Juan Diego Córdoba. 26 julio
El muelle de Moín administrado por Japdeva sufre desolado la mayoría de las jornadas, luego de que la Terminal de Contenedores de Moín (TCM) asumiera la atención de buques portacontenedores. Fotografía: Jorge Castillo
El muelle de Moín administrado por Japdeva sufre desolado la mayoría de las jornadas, luego de que la Terminal de Contenedores de Moín (TCM) asumiera la atención de buques portacontenedores. Fotografía: Jorge Castillo

En medio de las penurias financieras de la Junta de Administración Portuaria y de Desarrollo Económico de la Vertiente Atlántica (Japdeva), la Gerencia General de la entidad decidió enviar de vacaciones este viernes a sus trabajadores no indispensables.

La medida, de acuerdo con la Administración de la empresa estatal, busca reducir costos de las facturas de servicios públicos como electricidad y agua; además del gasto en combustible y alimentación.

La Gerencia General de Japdeva aprovechó el feriado de este jueves, para que una mayor cantidad de trabajadores tomara el viernes libre. Según sus estimaciones, la ausencia de estos empleados generó un ahorro cercano a los ¢45 millones.

“La Gerencia hizo un estudio de potencial ahorro si el personal que no fuese obligatorio para la operación pudiese tomar el día. El ahorro se da en temas como aire acondicionados, electricidad, combustible y alimentación”, confirmó la presidenta ejecutiva de Japdeva, Andrea Centeno.

Según dijo, el personal no obligatorio “es el que no hace que por su ausencia se afecte el servicio a terceros”.

El propósito de este tipo de medidas, tiene como fin priorizar los pocos ingresos que tiene la institución para el pago de salarios. Mensualmente la entidad debe pagar ¢2.500 millones en remuneraciones.

“En ese sentido, toda acción que represente un ahorro que nos permita sumar recursos para garantizar el pago de salarios, resulta de vital importancia para la Administración”, señala un oficio firmado por la gerenta general de Japdeva, Rita Myrie.

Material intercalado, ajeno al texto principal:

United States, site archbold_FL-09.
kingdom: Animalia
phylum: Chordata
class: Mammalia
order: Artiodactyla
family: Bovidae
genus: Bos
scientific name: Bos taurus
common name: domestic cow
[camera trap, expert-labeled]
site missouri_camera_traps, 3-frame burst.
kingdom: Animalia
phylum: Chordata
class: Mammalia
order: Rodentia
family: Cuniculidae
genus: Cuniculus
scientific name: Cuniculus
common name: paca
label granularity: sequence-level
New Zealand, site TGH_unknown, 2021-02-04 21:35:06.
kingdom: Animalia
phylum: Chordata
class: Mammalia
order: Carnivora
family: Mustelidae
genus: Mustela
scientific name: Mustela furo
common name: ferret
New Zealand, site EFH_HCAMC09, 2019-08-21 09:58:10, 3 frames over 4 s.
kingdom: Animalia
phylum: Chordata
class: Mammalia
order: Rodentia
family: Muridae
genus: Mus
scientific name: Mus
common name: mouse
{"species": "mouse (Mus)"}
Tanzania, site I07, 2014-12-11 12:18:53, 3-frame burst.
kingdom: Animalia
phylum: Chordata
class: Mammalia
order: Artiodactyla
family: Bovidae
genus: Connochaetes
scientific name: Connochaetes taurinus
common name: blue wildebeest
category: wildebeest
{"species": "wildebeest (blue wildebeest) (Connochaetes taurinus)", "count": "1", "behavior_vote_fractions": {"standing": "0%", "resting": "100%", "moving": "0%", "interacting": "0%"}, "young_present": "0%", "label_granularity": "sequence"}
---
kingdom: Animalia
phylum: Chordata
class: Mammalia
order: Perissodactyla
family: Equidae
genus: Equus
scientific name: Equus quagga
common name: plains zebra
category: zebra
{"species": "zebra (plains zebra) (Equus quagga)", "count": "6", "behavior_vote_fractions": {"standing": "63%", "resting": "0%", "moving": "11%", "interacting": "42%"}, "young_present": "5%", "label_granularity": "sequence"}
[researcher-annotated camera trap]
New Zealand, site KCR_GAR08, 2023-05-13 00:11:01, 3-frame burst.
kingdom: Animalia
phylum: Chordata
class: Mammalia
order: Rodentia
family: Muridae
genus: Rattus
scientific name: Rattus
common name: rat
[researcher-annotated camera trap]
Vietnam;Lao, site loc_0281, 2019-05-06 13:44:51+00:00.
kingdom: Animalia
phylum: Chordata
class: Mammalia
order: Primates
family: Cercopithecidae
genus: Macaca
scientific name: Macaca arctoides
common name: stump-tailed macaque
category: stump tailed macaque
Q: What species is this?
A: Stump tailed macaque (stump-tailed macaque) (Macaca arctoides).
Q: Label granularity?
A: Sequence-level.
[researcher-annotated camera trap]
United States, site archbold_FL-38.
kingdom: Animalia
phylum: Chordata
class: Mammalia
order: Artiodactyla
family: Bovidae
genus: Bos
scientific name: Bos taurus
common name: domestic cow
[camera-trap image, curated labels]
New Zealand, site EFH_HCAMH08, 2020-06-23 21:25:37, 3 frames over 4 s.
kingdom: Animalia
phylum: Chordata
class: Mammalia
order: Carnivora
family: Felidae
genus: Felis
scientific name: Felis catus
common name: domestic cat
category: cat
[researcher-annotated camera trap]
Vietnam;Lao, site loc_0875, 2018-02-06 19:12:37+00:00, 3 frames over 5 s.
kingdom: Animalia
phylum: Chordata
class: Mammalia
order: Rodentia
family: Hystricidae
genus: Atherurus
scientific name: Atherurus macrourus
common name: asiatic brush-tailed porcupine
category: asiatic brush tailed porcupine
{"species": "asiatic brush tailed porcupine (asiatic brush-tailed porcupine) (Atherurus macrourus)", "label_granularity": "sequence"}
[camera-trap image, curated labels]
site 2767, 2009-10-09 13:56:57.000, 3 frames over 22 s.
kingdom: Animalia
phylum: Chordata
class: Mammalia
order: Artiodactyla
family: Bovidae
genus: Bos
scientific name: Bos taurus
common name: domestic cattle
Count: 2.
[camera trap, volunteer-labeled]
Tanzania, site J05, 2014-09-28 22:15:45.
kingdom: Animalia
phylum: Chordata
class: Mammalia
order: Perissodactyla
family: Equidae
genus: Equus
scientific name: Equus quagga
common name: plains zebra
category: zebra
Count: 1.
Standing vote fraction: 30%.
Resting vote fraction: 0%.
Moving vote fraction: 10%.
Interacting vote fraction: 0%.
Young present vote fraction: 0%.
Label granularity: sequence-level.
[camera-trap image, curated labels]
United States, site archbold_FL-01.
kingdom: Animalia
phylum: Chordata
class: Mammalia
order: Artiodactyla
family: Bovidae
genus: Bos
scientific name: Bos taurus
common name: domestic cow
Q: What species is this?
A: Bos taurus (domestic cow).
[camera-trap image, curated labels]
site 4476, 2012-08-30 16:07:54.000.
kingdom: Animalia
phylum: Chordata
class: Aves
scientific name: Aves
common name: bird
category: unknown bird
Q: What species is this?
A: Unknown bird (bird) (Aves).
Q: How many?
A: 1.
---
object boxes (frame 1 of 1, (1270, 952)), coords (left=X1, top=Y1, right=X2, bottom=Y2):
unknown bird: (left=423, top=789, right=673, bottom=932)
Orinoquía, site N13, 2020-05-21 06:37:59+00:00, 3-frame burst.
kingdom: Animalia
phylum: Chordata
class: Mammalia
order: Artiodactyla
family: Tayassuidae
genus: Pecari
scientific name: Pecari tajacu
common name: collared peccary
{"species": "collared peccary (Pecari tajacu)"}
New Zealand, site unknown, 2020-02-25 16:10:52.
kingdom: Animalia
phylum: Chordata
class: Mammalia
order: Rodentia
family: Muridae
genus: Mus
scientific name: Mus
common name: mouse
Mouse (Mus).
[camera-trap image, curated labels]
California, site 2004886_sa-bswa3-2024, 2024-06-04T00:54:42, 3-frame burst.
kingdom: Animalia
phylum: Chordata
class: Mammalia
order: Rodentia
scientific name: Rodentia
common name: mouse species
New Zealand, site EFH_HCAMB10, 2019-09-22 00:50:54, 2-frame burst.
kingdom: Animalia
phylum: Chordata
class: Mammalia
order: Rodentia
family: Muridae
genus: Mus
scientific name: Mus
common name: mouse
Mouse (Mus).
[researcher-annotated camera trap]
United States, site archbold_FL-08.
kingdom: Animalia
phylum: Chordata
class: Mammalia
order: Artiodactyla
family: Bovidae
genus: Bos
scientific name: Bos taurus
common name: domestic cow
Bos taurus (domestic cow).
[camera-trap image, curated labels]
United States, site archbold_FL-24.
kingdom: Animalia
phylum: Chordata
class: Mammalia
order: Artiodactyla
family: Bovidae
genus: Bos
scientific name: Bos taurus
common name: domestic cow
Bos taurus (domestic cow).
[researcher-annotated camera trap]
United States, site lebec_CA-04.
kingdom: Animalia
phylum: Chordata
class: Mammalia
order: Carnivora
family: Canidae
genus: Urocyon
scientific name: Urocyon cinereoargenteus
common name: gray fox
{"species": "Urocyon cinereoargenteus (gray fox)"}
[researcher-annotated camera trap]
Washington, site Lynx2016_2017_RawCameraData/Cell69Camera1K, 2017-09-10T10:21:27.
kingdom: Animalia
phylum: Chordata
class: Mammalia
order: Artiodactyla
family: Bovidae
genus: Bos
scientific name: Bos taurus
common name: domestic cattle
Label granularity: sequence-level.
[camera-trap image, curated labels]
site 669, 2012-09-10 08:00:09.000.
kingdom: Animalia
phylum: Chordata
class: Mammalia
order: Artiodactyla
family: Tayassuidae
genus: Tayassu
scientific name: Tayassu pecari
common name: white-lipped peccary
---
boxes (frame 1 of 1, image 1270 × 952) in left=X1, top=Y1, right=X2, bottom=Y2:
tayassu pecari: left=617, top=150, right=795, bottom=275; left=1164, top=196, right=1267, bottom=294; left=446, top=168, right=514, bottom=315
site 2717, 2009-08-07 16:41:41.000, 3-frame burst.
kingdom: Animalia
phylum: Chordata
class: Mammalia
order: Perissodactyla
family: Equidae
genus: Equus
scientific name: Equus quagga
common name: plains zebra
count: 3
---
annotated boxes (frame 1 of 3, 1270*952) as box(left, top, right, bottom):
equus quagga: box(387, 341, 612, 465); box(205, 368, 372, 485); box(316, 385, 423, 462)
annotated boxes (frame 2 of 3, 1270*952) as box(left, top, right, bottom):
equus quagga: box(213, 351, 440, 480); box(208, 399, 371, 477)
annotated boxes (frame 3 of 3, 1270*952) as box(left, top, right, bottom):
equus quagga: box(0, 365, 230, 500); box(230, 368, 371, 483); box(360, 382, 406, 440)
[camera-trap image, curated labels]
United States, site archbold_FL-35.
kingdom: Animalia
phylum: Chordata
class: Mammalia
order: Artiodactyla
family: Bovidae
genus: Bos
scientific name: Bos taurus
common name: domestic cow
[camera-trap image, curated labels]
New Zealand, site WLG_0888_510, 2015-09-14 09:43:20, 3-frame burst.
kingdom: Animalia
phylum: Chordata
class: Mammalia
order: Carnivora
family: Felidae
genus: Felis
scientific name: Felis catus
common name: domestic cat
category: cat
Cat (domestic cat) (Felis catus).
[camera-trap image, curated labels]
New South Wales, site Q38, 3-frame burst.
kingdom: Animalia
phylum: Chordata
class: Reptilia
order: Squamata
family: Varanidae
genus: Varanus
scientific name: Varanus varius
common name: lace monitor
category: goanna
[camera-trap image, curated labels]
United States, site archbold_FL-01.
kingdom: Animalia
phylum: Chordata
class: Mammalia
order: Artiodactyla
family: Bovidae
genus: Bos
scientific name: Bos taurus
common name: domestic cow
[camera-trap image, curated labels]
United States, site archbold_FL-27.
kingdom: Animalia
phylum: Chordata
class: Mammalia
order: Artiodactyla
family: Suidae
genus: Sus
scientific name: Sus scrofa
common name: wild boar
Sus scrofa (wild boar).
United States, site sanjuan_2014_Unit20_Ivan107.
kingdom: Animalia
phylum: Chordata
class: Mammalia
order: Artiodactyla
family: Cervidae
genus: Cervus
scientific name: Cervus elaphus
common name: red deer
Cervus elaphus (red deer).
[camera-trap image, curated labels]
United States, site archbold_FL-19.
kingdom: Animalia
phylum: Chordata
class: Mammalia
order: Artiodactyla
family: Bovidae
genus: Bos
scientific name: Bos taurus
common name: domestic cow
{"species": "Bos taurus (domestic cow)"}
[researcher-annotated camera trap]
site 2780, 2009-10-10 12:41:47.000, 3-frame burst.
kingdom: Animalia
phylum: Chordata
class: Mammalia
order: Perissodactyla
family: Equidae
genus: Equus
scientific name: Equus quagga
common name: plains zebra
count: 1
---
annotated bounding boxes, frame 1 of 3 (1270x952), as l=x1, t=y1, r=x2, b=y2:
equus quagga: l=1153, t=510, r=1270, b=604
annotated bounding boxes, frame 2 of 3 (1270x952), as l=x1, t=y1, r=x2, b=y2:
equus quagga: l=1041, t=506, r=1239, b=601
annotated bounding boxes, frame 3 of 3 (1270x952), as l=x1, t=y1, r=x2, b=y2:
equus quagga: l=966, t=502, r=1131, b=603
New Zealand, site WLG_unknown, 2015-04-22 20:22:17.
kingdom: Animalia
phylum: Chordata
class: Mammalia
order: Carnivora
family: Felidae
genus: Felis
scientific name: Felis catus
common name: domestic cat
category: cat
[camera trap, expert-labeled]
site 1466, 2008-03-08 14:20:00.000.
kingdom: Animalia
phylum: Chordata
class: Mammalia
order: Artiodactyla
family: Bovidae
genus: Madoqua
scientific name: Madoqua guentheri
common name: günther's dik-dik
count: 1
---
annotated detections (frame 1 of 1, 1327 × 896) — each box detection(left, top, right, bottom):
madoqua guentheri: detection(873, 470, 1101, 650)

En mayo anterior, La Nación informó de que los trabajadores portuarios solo cumplen horario a falta de llegada de embarcaciones a los muelles estatales.

Esas flotillas únicamente se activan cuando hay programación de atraque de embarcaciones con carga mixta, el negocio del que se encarga Japdeva luego de que la Terminal de Contenedores de Moín (TCM) asumiera la atención de buques portacontenedores, desde el 28 de febrero anterior, cuando el megapuerto inauguró su plataforma.

A raíz de ese cambio, establecido desde el 2012 cuando se firmó el contrato de concesión con APM Terminals, la Junta perdió cerca del 79% de la carga comercial, y en consecuencia los ingresos.

La falta de acciones para evitar el impacto financiero y la subestimación de pérdida de carga por parte de Japdeva, provocaron que la institución enfrente esta realidad, según señaló la Contraloría General de la República.

Auxilio en camino

El pasado martes, los diputados aprobaron en primer debate un presupuesto extraordinario por ¢5.753 millones para el pago de salarios por tres meses.

El Ejecutivo también había solicitado los fondos para cancelar liquidaciones para 950 empleados, además de bonos de hasta ocho salarios a quienes acepten la renuncia y un régimen de prejubilación para empleados mayores de 55 años.

Esos puntos todavía se encuentran en discusión en la Comisión de Gobierno y Administración.